» **Input material**
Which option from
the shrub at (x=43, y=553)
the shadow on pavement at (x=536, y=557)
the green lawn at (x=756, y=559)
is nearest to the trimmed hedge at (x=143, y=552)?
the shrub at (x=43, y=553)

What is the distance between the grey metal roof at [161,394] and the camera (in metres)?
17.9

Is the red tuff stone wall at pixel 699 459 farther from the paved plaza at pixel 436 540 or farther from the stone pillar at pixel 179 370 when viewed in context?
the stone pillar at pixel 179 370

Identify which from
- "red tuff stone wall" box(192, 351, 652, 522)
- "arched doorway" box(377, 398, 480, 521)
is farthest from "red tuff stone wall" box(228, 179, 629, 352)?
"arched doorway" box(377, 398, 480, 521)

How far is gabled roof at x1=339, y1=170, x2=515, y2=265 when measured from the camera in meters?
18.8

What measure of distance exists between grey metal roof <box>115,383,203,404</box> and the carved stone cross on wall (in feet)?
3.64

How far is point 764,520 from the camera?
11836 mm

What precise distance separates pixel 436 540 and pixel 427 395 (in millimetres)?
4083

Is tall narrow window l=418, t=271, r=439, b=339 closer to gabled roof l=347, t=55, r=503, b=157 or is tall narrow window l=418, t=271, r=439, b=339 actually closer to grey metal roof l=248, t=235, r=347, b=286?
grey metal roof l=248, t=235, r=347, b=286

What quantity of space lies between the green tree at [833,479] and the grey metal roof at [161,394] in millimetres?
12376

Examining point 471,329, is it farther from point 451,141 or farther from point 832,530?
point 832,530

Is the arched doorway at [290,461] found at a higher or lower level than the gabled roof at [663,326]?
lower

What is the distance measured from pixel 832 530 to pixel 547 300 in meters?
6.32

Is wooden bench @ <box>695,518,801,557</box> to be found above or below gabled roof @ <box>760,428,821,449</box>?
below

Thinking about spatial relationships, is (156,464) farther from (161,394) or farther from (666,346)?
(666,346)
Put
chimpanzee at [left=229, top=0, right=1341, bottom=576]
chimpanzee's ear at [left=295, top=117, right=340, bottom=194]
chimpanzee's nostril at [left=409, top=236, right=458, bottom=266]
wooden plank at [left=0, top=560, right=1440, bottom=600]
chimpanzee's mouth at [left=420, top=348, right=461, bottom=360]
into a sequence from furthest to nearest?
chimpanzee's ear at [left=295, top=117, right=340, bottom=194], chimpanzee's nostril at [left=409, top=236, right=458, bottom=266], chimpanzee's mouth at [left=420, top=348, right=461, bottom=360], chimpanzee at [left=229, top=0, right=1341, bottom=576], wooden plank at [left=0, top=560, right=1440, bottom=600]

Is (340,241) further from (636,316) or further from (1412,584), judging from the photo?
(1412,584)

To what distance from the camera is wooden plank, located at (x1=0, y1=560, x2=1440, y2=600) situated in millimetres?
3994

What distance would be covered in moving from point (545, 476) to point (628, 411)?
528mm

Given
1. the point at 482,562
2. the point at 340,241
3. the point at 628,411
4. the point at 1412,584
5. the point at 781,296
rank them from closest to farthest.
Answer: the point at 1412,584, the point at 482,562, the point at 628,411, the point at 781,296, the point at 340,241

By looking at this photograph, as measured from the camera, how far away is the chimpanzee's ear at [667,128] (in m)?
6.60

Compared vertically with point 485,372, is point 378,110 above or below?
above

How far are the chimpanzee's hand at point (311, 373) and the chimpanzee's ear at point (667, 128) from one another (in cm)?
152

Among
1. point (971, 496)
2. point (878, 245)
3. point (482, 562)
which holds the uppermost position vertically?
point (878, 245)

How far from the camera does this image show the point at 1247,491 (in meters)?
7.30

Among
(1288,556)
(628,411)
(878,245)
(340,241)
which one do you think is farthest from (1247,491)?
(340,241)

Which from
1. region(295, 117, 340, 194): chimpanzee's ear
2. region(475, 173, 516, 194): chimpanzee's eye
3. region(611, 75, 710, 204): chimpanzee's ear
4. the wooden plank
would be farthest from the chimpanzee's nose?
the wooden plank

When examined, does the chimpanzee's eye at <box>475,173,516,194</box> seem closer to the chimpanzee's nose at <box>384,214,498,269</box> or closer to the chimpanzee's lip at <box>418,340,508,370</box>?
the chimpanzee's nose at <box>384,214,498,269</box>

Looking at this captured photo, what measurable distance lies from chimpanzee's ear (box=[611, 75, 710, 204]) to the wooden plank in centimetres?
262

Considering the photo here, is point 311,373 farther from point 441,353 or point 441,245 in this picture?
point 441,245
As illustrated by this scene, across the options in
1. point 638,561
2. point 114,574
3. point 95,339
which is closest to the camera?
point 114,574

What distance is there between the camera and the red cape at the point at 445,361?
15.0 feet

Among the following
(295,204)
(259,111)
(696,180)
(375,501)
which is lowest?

» **Set exercise**
Format every line of the records above as a JSON list of strings, one string per line, and leave out the blank lines.

» **Answer to the problem**
[
  "Which option from",
  "the shrub at (x=43, y=553)",
  "the shadow on pavement at (x=536, y=557)",
  "the green lawn at (x=756, y=559)",
  "is nearest to the trimmed hedge at (x=143, y=552)?",
  "the shrub at (x=43, y=553)",
  "What is the distance between the grey metal roof at [161,394] and the camera (in metres)?",
  "17.9",
  "Is the red tuff stone wall at pixel 699 459 farther from the paved plaza at pixel 436 540 or farther from the stone pillar at pixel 179 370 when viewed in context?",
  "the stone pillar at pixel 179 370",
  "Identify which from",
  "- \"red tuff stone wall\" box(192, 351, 652, 522)",
  "- \"arched doorway\" box(377, 398, 480, 521)",
  "is farthest from \"red tuff stone wall\" box(228, 179, 629, 352)?",
  "\"arched doorway\" box(377, 398, 480, 521)",
  "How far is gabled roof at x1=339, y1=170, x2=515, y2=265 when measured from the camera in meters?",
  "18.8",
  "What measure of distance exists between grey metal roof <box>115,383,203,404</box> and the carved stone cross on wall (in feet)?",
  "3.64",
  "How far is point 764,520 from the camera?",
  "11836 mm",
  "What precise distance separates pixel 436 540 and pixel 427 395 (in millimetres)?",
  "4083",
  "Is tall narrow window l=418, t=271, r=439, b=339 closer to gabled roof l=347, t=55, r=503, b=157 or is tall narrow window l=418, t=271, r=439, b=339 actually closer to grey metal roof l=248, t=235, r=347, b=286?",
  "grey metal roof l=248, t=235, r=347, b=286",
  "What quantity of space lies between the green tree at [833,479] and the grey metal roof at [161,394] in millimetres?",
  "12376",
  "Examining point 471,329, is it farther from point 451,141 or farther from point 832,530?",
  "point 832,530",
  "Is the arched doorway at [290,461] found at a higher or lower level than the gabled roof at [663,326]?",
  "lower",
  "What is the distance measured from pixel 832 530 to pixel 547 300 in meters?",
  "6.32",
  "Is wooden bench @ <box>695,518,801,557</box> to be found above or below gabled roof @ <box>760,428,821,449</box>?",
  "below",
  "Thinking about spatial relationships, is (156,464) farther from (161,394) or farther from (666,346)?",
  "(666,346)",
  "Put",
  "chimpanzee at [left=229, top=0, right=1341, bottom=576]",
  "chimpanzee's ear at [left=295, top=117, right=340, bottom=194]",
  "chimpanzee's nostril at [left=409, top=236, right=458, bottom=266]",
  "wooden plank at [left=0, top=560, right=1440, bottom=600]",
  "chimpanzee's mouth at [left=420, top=348, right=461, bottom=360]",
  "into a sequence from furthest to nearest?",
  "chimpanzee's ear at [left=295, top=117, right=340, bottom=194], chimpanzee's nostril at [left=409, top=236, right=458, bottom=266], chimpanzee's mouth at [left=420, top=348, right=461, bottom=360], chimpanzee at [left=229, top=0, right=1341, bottom=576], wooden plank at [left=0, top=560, right=1440, bottom=600]",
  "Is (340,241) further from (636,316) or further from (1412,584), judging from the photo?",
  "(1412,584)",
  "To what distance from the camera is wooden plank, located at (x1=0, y1=560, x2=1440, y2=600) situated in millimetres?",
  "3994",
  "What distance would be covered in moving from point (545, 476) to point (628, 411)?",
  "528mm",
  "Given",
  "1. the point at 482,562",
  "2. the point at 340,241",
  "3. the point at 628,411",
  "4. the point at 1412,584",
  "5. the point at 781,296",
  "rank them from closest to farthest.",
  "Answer: the point at 1412,584, the point at 482,562, the point at 628,411, the point at 781,296, the point at 340,241",
  "By looking at this photograph, as measured from the camera, how far away is the chimpanzee's ear at [667,128] (in m)?",
  "6.60",
  "Compared vertically with point 485,372, is point 378,110 above or below?",
  "above",
  "How far are the chimpanzee's hand at point (311, 373) and the chimpanzee's ear at point (667, 128) from one another (in cm)?",
  "152",
  "Among",
  "1. point (971, 496)",
  "2. point (878, 245)",
  "3. point (482, 562)",
  "which holds the uppermost position vertically?",
  "point (878, 245)",
  "How far from the camera does this image show the point at 1247,491 (in meters)?",
  "7.30",
  "Among",
  "(1288,556)",
  "(628,411)",
  "(878,245)",
  "(340,241)",
  "which one do you think is farthest from (1247,491)?",
  "(340,241)",
  "Which from",
  "1. region(295, 117, 340, 194): chimpanzee's ear",
  "2. region(475, 173, 516, 194): chimpanzee's eye",
  "3. region(611, 75, 710, 204): chimpanzee's ear",
  "4. the wooden plank",
  "would be farthest from the chimpanzee's nose?",
  "the wooden plank",
  "When examined, does the chimpanzee's eye at <box>475,173,516,194</box> seem closer to the chimpanzee's nose at <box>384,214,498,269</box> or closer to the chimpanzee's lip at <box>418,340,508,370</box>?",
  "the chimpanzee's nose at <box>384,214,498,269</box>",
  "Looking at this captured photo, what measurable distance lies from chimpanzee's ear (box=[611, 75, 710, 204]) to the wooden plank in centimetres?",
  "262",
  "Considering the photo here, is point 311,373 farther from point 441,353 or point 441,245 in this picture?",
  "point 441,245",
  "As illustrated by this scene, across the options in",
  "1. point 638,561",
  "2. point 114,574",
  "3. point 95,339",
  "which is closest to the camera?",
  "point 114,574",
  "What distance is there between the camera and the red cape at the point at 445,361?",
  "15.0 feet",
  "Among the following",
  "(295,204)",
  "(259,111)",
  "(696,180)",
  "(375,501)",
  "which is lowest?"
]